OSCAR WILDE is a writer whom one must see through in order to appreciate. One must smash the idol in order to preserve the god. If Mr. Ransome's estimate of Wilde in his clever and interesting and seriously-written book is a little unsatisfactory, it is partly because he is not enough of an iconoclast. He has not realized with sufficient clearness that, while Wilde belonged to the first rank as a wit, he was scarcely better than second-rate as anything else. Consequently, it is not Wilde the beau of literature who dominates his book. Rather, it is Wilde the egoistic, æsthetic philosopher, and Wilde the imaginative artist.

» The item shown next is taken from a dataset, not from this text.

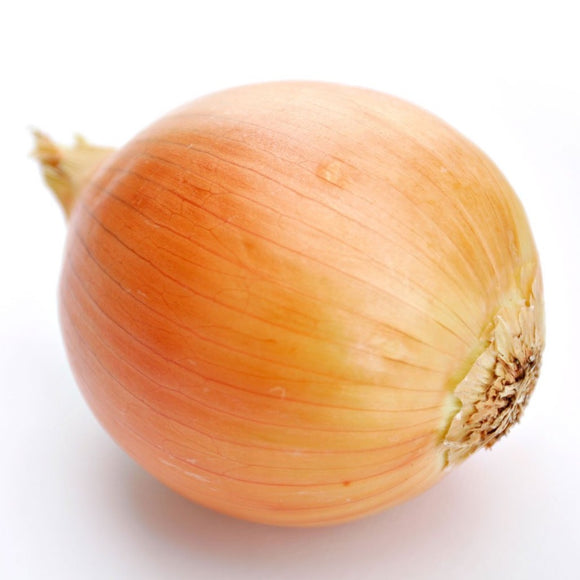 Brown Onions - 400g - SW Coast Refills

This is, of course, as Wilde would have liked it to be. For, as Mr. Ransome says, “though Wilde had the secret of a wonderful laughter, he preferred to think of himself as a person with magnificent dreams." Indeed, so much was this so, that it is even suggested that, if Salomé had not been censored, the social comedies might never have been written. "It is possible," observes Mr. Ransome, "that we owe The Importance of Being Earnest to the fact that the Censor prevented Sarah Bernhardt from playing Salomé at the Palace Theatre." If this conjecture is right, one can never think quite so unkindly of the Censor again, for in The Importance of Being Earnest, and in it alone, Wilde achieved a work of supreme genius in its kind.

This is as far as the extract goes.